Unit Plan 26 (PreK Science): Weather Engineering – Build a Shelter
PreK engineering unit where children design, test, and improve toy shelters to protect from rain, wind, or sun using hands-on building and revision.
Focus: Design and improve simple shelters that protect toys from rain, wind, or sun through building, testing, and revising.
Grade Level: PreK
Subject Area: Science (Engineering Design • Weather & Safety)
Total Unit Duration: 5 sessions (one week), 30–45 minutes per session
I. Introduction
In this playful engineering unit, children become “weather helpers” who design a small shelter for a toy (animal, person, or car) so it can stay safe during rain, wind, or hot sun. Children explore what shelters do (cover, block, hold steady), then build with classroom materials, test with simple “weather” tools (spray bottle for rain, fan for wind, flashlight for sun), and notice what happens.
Across the week, children practice the core engineering habits of build → test → improve by making changes when a shelter falls over, leaks, or doesn’t block the weather. The unit ends with a short “Shelter Showcase” where children explain what they built and how they improved it.
Essential Questions
- How does a shelter help keep something safe during different kinds of weather?
- What happens to a shelter when we add rain, wind, or bright “sun” (light)?
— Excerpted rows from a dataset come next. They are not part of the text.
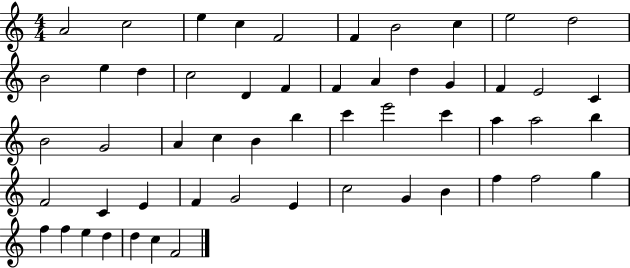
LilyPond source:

{
  \clef treble
  \numericTimeSignature
  \time 4/4
  \key c \major
  a'2 c''2 | e''4 c''4 f'2 | f'4 b'2 c''4 | e''2 d''2 | \break b'2 e''4 d''4 | c''2 d'4 f'4 | f'4 a'4 d''4 g'4 | f'4 e'2 c'4 | \break b'2 g'2 | a'4 c''4 b'4 b''4 | c'''4 e'''2 c'''4 | a''4 a''2 b''4 | \break f'2 c'4 e'4 | f'4 g'2 e'4 | c''2 g'4 b'4 | f''4 f''2 g''4 | \break f''4 f''4 e''4 d''4 | d''4 c''4 f'2 | \bar "|."
}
- How can we change a design to make it work better after we test it?
II. Objectives and Standards
Learning Objectives — Children will be able to:
- Describe a simple problem (a toy needs protection from rain, wind, or sun).
- Build a simple shelter using classroom materials (blocks, cardboard, fabric, tape).
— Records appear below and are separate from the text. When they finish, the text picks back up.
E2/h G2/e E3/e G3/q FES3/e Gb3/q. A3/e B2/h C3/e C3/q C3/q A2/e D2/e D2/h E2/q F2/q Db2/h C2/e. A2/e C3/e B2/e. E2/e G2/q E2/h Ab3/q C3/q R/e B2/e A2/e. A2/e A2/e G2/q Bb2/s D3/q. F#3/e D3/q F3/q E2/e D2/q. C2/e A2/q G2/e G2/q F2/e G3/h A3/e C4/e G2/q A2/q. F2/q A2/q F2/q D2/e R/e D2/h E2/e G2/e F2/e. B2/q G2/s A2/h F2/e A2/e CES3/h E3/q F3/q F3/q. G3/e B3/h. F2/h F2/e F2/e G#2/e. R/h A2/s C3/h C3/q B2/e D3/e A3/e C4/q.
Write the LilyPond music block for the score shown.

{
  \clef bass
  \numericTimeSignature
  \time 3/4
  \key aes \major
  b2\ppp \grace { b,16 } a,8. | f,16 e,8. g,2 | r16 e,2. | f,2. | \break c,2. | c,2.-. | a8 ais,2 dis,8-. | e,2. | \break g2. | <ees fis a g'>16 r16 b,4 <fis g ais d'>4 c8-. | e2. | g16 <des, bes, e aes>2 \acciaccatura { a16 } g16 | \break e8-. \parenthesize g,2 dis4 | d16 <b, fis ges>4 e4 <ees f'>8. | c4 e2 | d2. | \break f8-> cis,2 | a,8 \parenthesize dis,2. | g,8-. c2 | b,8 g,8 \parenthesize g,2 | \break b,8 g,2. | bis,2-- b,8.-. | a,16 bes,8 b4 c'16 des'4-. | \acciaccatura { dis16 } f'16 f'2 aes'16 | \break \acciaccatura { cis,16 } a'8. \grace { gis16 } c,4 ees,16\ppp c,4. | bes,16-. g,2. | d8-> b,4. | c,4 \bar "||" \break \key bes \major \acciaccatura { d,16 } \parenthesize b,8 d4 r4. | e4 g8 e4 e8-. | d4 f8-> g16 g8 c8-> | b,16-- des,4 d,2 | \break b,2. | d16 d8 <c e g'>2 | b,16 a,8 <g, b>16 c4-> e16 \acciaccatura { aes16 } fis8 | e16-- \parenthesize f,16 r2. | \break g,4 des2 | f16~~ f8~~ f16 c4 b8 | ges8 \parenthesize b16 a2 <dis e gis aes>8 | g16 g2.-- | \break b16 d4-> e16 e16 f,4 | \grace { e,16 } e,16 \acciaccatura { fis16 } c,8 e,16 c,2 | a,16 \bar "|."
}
- Test the shelter using a teacher-guided “weather test” and describe what happened using words or gestures (wet/dry, fell/stayed, covered/not covered).
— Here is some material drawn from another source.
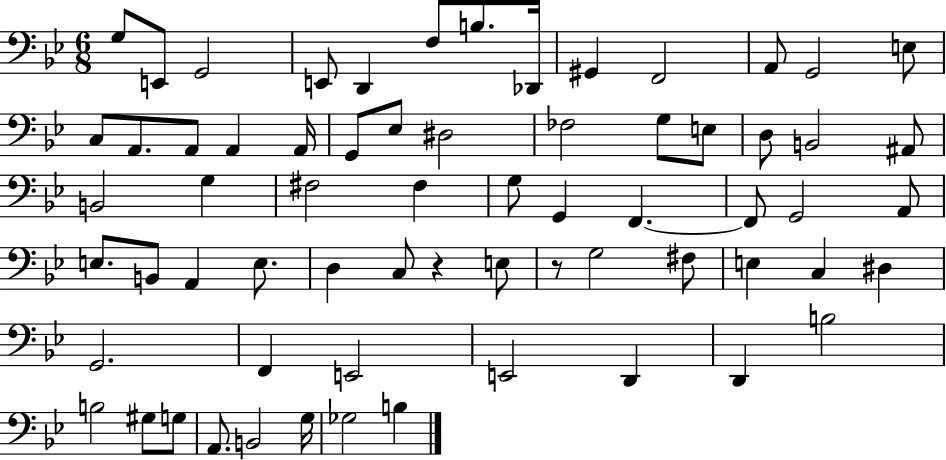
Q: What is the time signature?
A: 6/8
- Make at least one change to improve the shelter after testing (stronger base, bigger roof, more supports).
- Share their design with a simple explanation: “My shelter helps because it ____.”
Standards Alignment — PreK (NGSS-based custom)
- PK-ETS1-2 — Build and test simple structures using a variety of materials.
- Example: Build a toy shelter with blocks and cardboard, then test it with “rain” or “wind.”
- PK-ETS1-3 — Make changes to improve a design after testing.
- Example: Add a wider roof or stronger supports after the first test fails.
Success Criteria — Student Language
- I can build a shelter for my toy.
- I can test my shelter with rain, wind, or sun.
- I can tell what happened: “It stayed dry / It got wet / It fell / It stayed.”
- I can fix it by changing something to make it better.
- I can show my shelter and say how it helps my toy.